We are also very pleased with the excellent work done by the GPC project management team based in Singapore which is operator of the development.”
Overview of Galoc
The Galoc Field lies in the NW Palawan basin offshore Philippines in a water depth of 320m. The field was discovered in 1981 and produced 385,000 barrels on long term test in 1988. Team Oil (a wholly owned subsidiary of Granby) and its co-venturer Cape Energy demonstrated the commercial potential of the field and farmed into Block C of Service Contract Area 14 (SC14) in September 2004. Team Oil subsequently arranged the initial financing plan for the project then exchanged its interest for a shareholding in GPC.
The first phase of the field development plan, which was approved by the Philippines Department of Energy in March this year, consists of two horizontal subsea wells which will be connected via a flowline and riser system to a floating production, storage and offloading vessel.
Granby also recently announced the award of the project’s first two major contracts for a drilling rig and subsea trees. The Energy Searcher, a drill ship managed by Jet Drilling, is expected to begin drilling the two wells in September 2007. The FPSO is contracted and fabrication of the process plant is underway, second-hand trees have been purchased and are being refurbished. First oil production from the field is expected in Q1 2008 at an initial rate of approximately 15,000 bopd. Further contracts are expected to be awarded shortly.
Financing
The US$77.5 million in debt facilities consist of three tranches; two non-recourse debt tranches totalling over two thirds of the debt and one contingent recourse debt tranche for the remainder. This structure is in addition to the equity provided by the Sponsors and has been supplemented by a fixed amount of completion support by the Sponsors and operating cash shortfall support with a release mechanism linked to oil field production performance.

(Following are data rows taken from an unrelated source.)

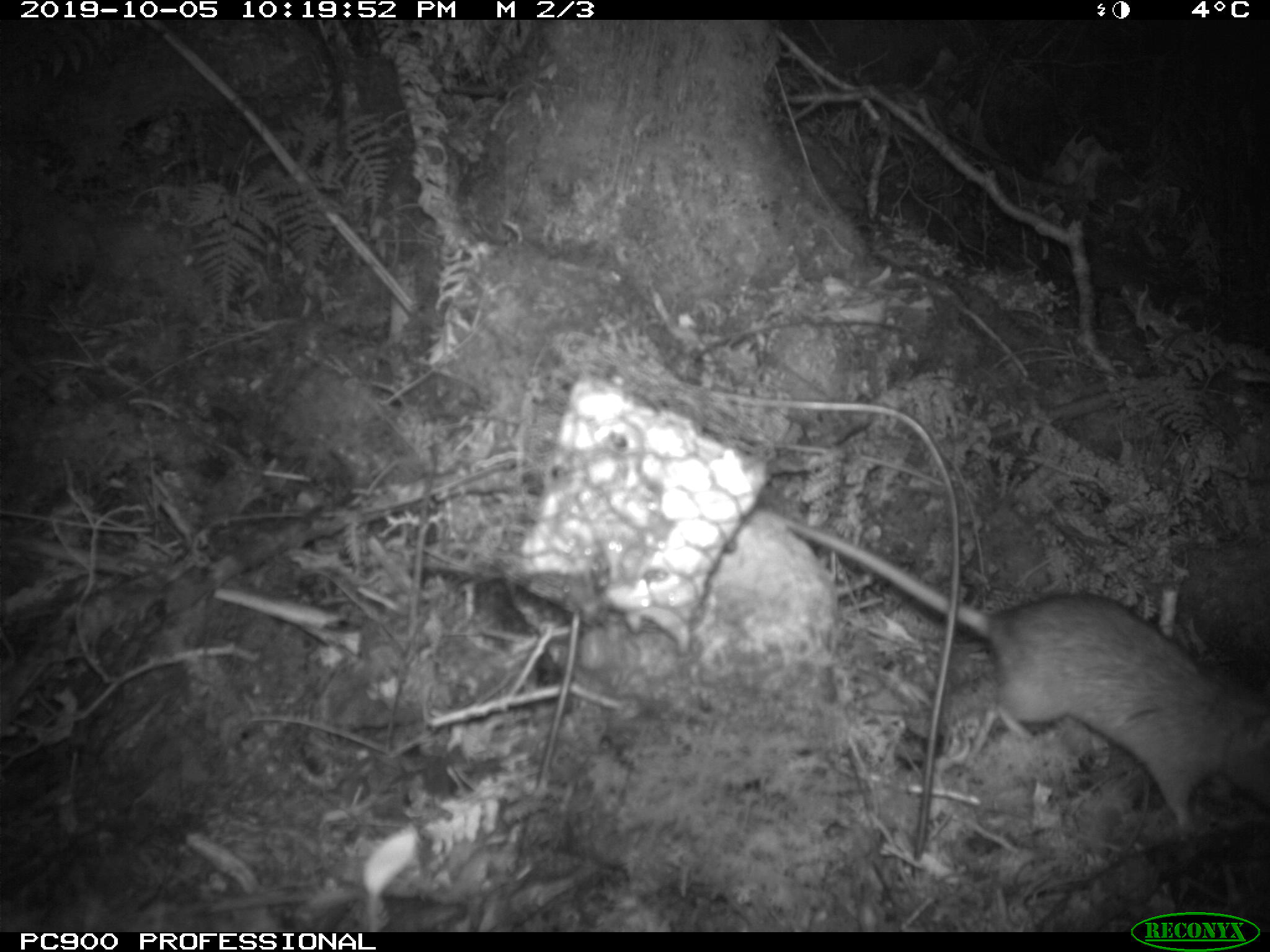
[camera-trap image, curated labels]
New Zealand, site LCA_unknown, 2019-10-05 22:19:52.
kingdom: Animalia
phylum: Chordata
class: Mammalia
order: Rodentia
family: Muridae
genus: Rattus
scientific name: Rattus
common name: rat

The borrowers are GPC for the oil block development and Vitol Marine Asia, an intermediate entity for the purposes of the term lease arrangement for the FPSO facility on behalf of GPC. The creative debt structure has minimised sponsor completion support and allowed for the conversion of the recourse debt tranche to non-recourse based on the attainment of certain production and coverage ratios. Intesa Sanpaolo structured the deal based on the Perth based technical and reservoir consultant RISC’s assessment of the proven and probable reserve base. A larger non-recourse element of the loan was structured on the proven (P90) reserve levels, whereas the recourse level provides the sponsors an upside wherein the full amount of the loan could be converted to non-recourse as and when the equity forecast production levels are attained. GPC will also benefit from a crude oil hedging mechanism put in place prior to financial close that will greatly limit the oil price volatility risk and underpin the future revenue stream.